Perguntas a responder:
a) Responda com base no texto fornecido:
(i) Em que ano o STF tomou a decisão sobre o ISS em contratos de franquia?
(ii) Entre quais percentuais variam os impostos adicionais que as franqueadoras passaram a recolher?
(iii) Qual entidade apresentou recurso contra a decisão?
b) Liste todas as siglas que aparecem no texto fornecido, cada uma com o significado que o texto dá a ela.

Texto fornecido:
STF reafirma que ISS sobre contratos de franquia é constitucional: o que muda na prática

Decisão foi tomada em 2020, mas Supremo analisou e rejeitou recurso na última semana. Setor estima que incidência de tributos possa ter consequências também para franqueados

Há pouco mais de um ano, o Supremo Tribunal Federal (STF) decidiu, pela maioria dos votos, que a incidência de Imposto Sobre Serviços (ISS) sobre royalties em contratos de franquia é constitucional. Dessa forma, as franqueadoras passaram a ter de recolher impostos adicionais, que variam de 2% a 5%, de acordo com cada município. A Associação Brasileira de Franchising (ABF) apresentou recurso, que foi novamente rejeitado na última semana, em sessão virtual.

Finanças: marcas precisarão rever custos e estratégias de expansão (Foto: Mikhail Nilov / Pexels)

Itens fornecidos:
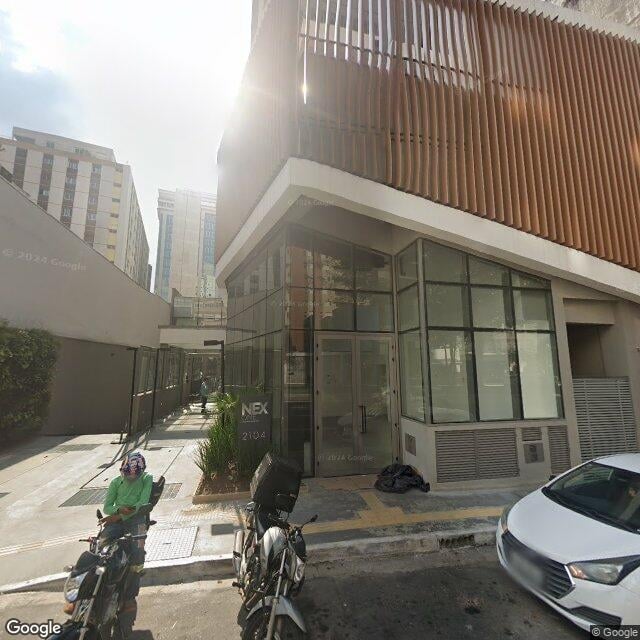 Imagem estática do "Street View" da localização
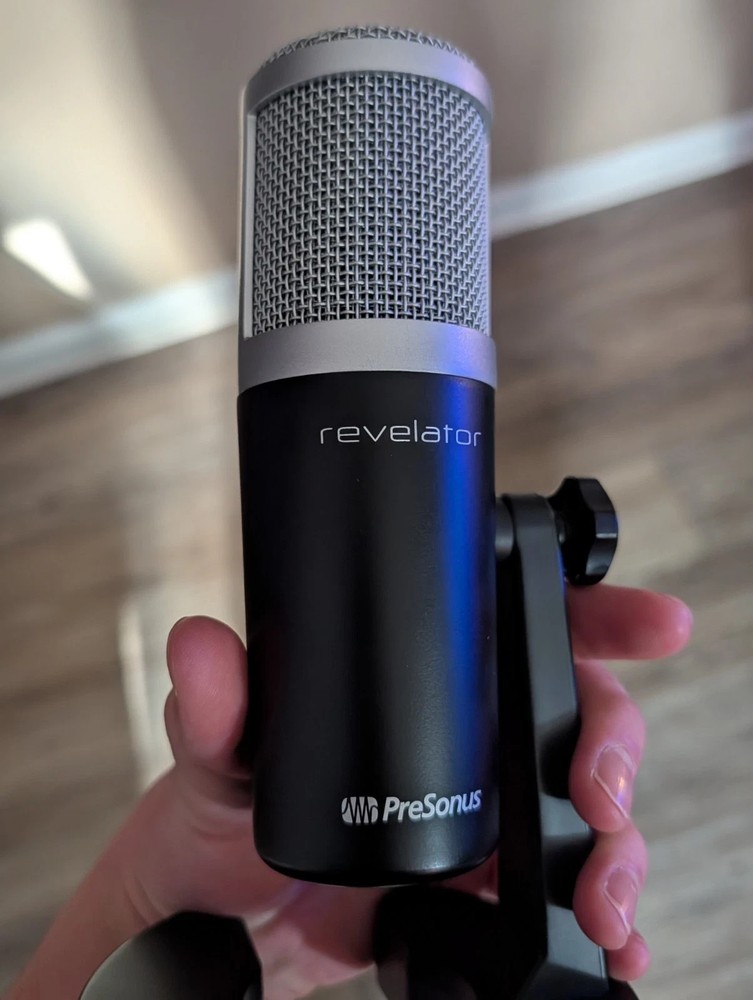 PreSonus Revelator Microphone (USB)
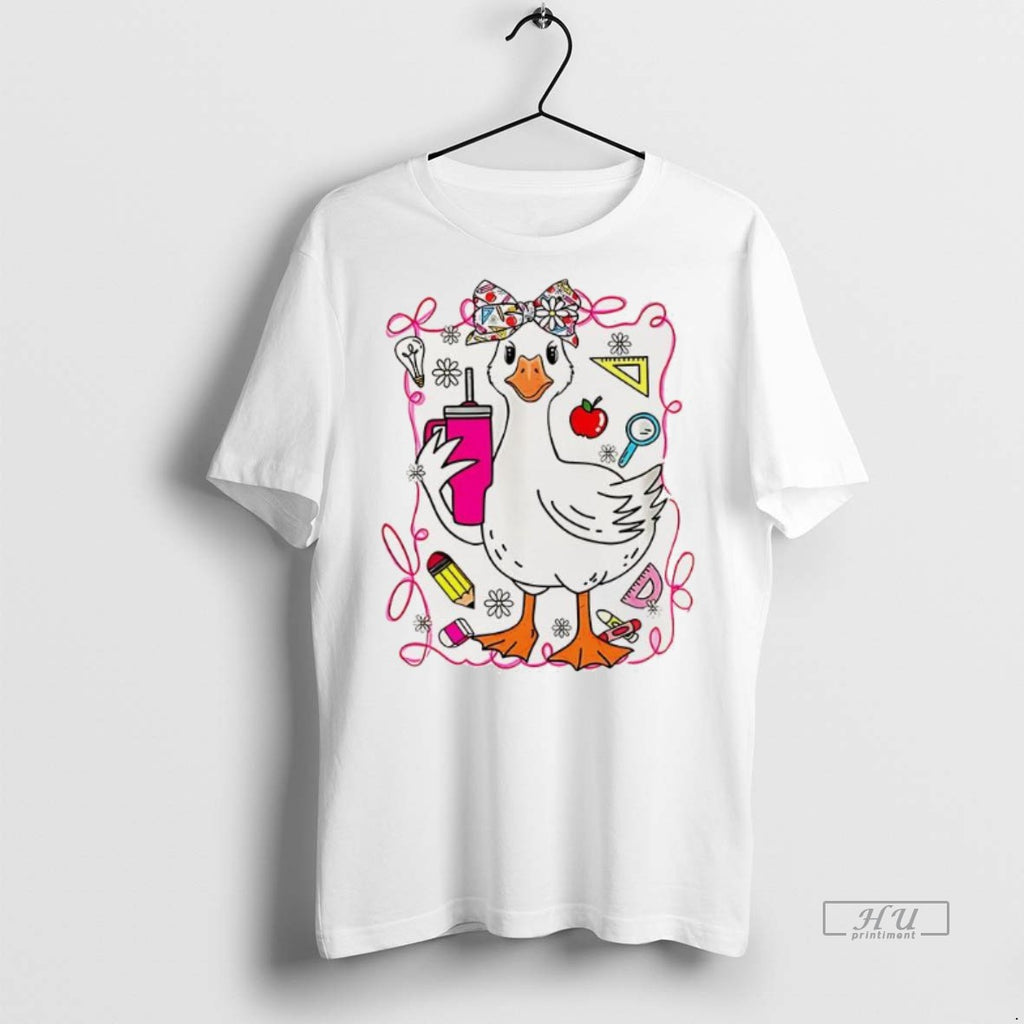 Trending Brooke And Bear Back To School Goose Tee Shirt Sweater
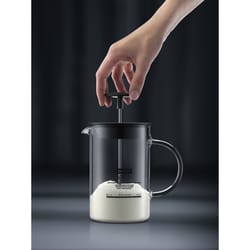 Bodum LATTEO Black/Clear Glass Milk Frother
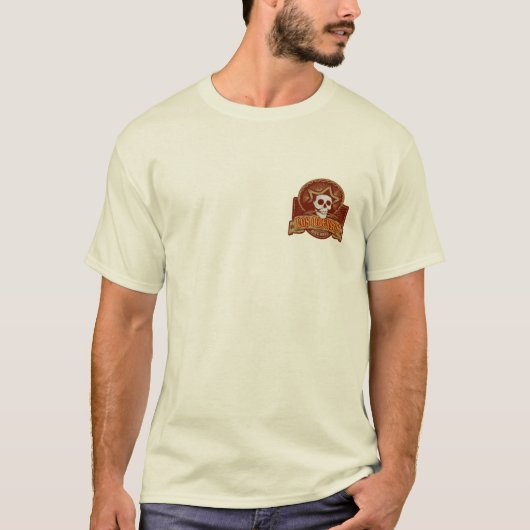 リュウゼツランのマリアのこはく色のエール Tシャツ (正面)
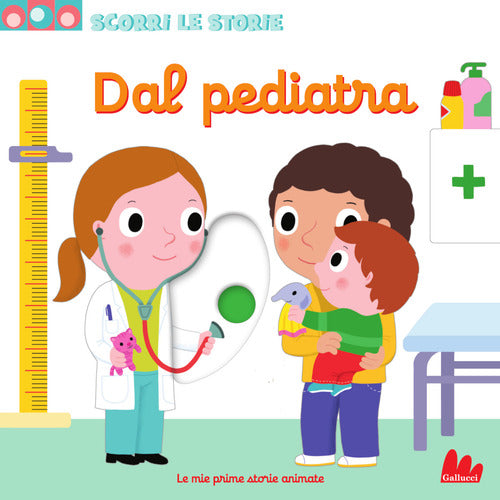 Dal pediatra. Scorri le storie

Respostas do exercício:
a)
(i) Em 2020.
(ii) Entre 2% e 5%, conforme cada município.
(iii) A Associação Brasileira de Franchising (ABF).

b)
STF: Supremo Tribunal Federal
ISS: Imposto Sobre Serviços
ABF: Associação Brasileira de Franchising